• [ASSIGNED TASK A]:
Name every property of the map f that the proof about alternating maps relies on.
• [ASSIGNED TASK B]:
According to the proof about alternating maps, why does the fourth summand vanish?
• [ASSIGNED TASK C]:
Write what comes next in the proof about alternating maps, starting after its last sentence.

---------- DOCUMENT EXCERPT ----------

Proof. (i) Since \(f\) is alternating, we have for all \((v_1,\ldots,v_{\ell}) \in V^\ell\) \[f(v_1,\ldots,v_{i-1},v_i+v_j,v_{i+1},\ldots,v_{j-1},v_i+v_j,v_{j+1},\ldots,v_{\ell})=0_W.\] Using the linearity in the \(i\)-th argument, this gives \[\begin{aligned} 0_W&=f(v_1,\ldots,v_{i-1},v_i,v_{i+1},\ldots,v_{j-1},v_i+v_j,v_{j+1},\ldots,v_{\ell})\\ &\phantom{=}+f(v_1,\ldots,v_{i-1},v_j,v_{i+1},\ldots,v_{j-1},v_i+v_j,v_{j+1},\ldots,v_{\ell}). \end{aligned}\] Using the linearity in the \(j\)-th argument, we obtain \[\begin{aligned} 0_W&=f(v_1,\ldots,v_{i-1},v_i,v_{i+1},\ldots,v_{j-1},v_i,v_{j+1},\ldots,v_{\ell})\\ &\phantom{=}+f(v_1,\ldots,v_{i-1},v_i,v_{i+1},\ldots,v_{j-1},v_j,v_{j+1},\ldots,v_{\ell})\\ &\phantom{=}+f(v_1,\ldots,v_{i-1},v_j,v_{i+1},\ldots,v_{j-1},v_i,v_{j+1},\ldots,v_{\ell})\\ &\phantom{=}+f(v_1,\ldots,v_{i-1},v_j,v_{i+1},\ldots,v_{j-1},v_j,v_{j+1},\ldots,v_{\ell}). \end{aligned}\] The first summand has a double occurrence of \(v_i\) and hence vanishes by the alternating property. Likewise, the fourth summand has a double occurrence of \(v_j\) and hence vanishes as well. Since the second summand equals \(f(v_1,\ldots,v_{\ell}),\) we thus obtain \[f(v_1,\ldots,v_{\ell})=-f(v_1,\ldots,v_{i-1},v_j,v_{i+1},\ldots,v_{j-1},v_i,v_{j+1},\ldots,v_{\ell})\] as claimed.

---------- SOURCE DATA ----------

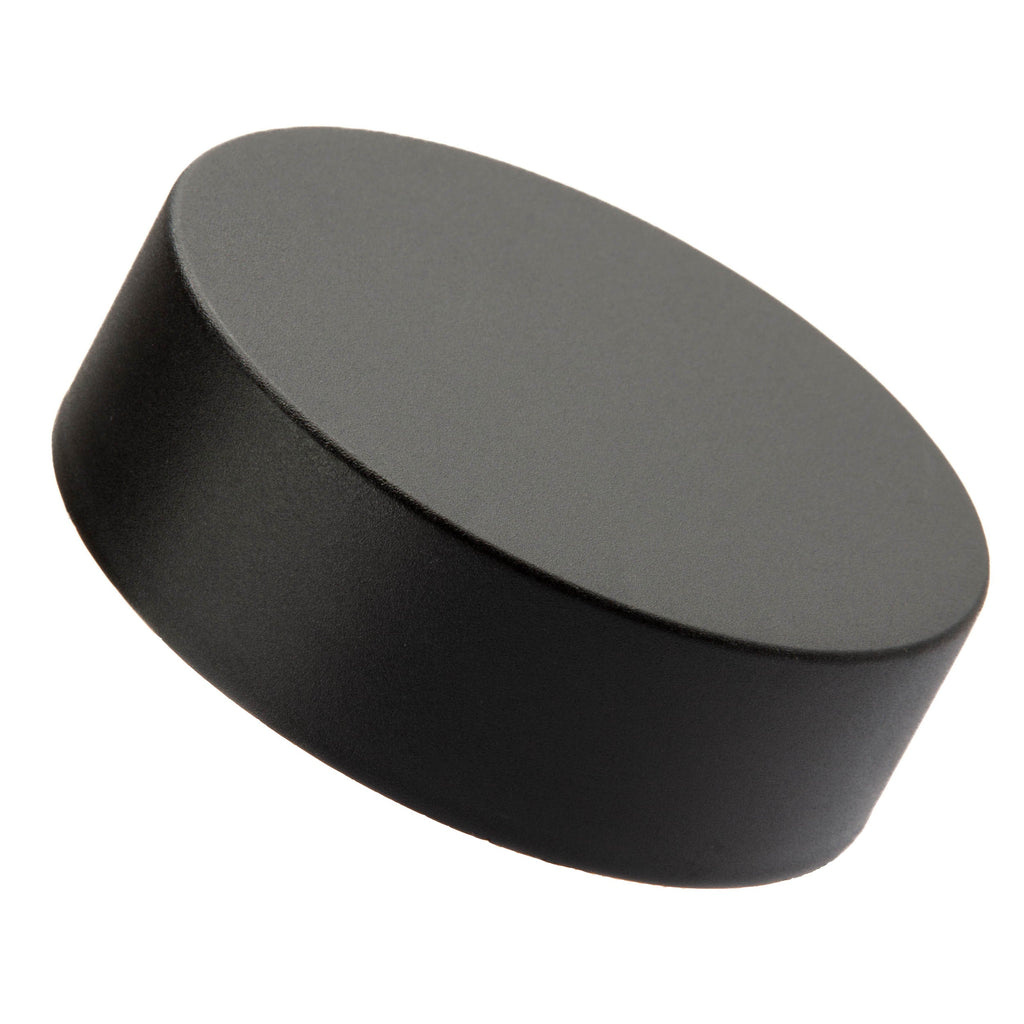 Grand Puff® 53 mm PE-Lined Cap Matte Black / Single Unit (Less Than Box Qty)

----------

• [YOUR RESPONSE A]:
- f is alternating.
- f is linear in the i-th argument.
- f is linear in the j-th argument.

• [YOUR RESPONSE B]:
It has a double occurrence of v_j, so it vanishes by the alternating property.

• [YOUR RESPONSE C]:
(ii) Suppose \(\{v_1,\ldots,v_{\ell}\}\) are linearly dependent so that we have scalars \(s_j \in \mathbb{K}\) not all zero, \(1\leqslant j\leqslant \ell,\) so that \(s_1v_1+\cdots+s_\ell v_{\ell}=0_V.\) Suppose \(s_i\neq 0\) for some index \(1\leqslant i\leqslant \ell.\) Then \[v_i=-\sum_{j=1,j\neq i}^\ell\left(\frac{s_j}{s_i}\right)v_j\] and hence by the linearity in the \(i\)-th argument, we obtain \[\begin{gathered} f\left(v_1,\ldots,v_{i-1},-\sum_{j=1,j\neq i}^\ell\left(\frac{s_j}{s_i}\right)v_j,v_{i+1},\ldots,v_{\ell}\right)\\=-\sum_{j=1,j\neq i}^\ell\left(\frac{s_j}{s_i}\right)f\left(v_1,\ldots,v_{i-1},v_j,v_{i+1},\ldots,v_{\ell}\right)=0_W, \end{gathered}\] where we use that for each \(1\leqslant j\leqslant \ell\) with \(j\neq i,\) the expression \[f(v_1,\ldots,v_{i-1},v_j,v_{i+1},\ldots,v_{\ell})\] has a double occurrence of \(v_j\) and thus vanishes by the alternating property.
(iii) Let \((v_1,\ldots,v_{\ell})\in V^\ell\) and \((s_1,\ldots,s_\ell) \in \mathbb{K}^\ell.\) Then, using the linearity in the \(i\)-th argument, we compute \[\begin{gathered} f(v_1,\ldots,v_{i-1},v_i+\sum_{j=1,j\neq i}^\ell s_jv_j,v_{i+1},\ldots,v_{\ell})\\ =f(v_1,\ldots,v_{\ell})+\sum_{j=1,j\neq i}^\ell s_jf(v_1,\ldots,v_{i-1}v_j,v_{i+1},\ldots,v_{\ell})=f(v_1,\ldots,v_{\ell}), \end{gathered}\] where the last equality follows exactly as in the proof of (ii).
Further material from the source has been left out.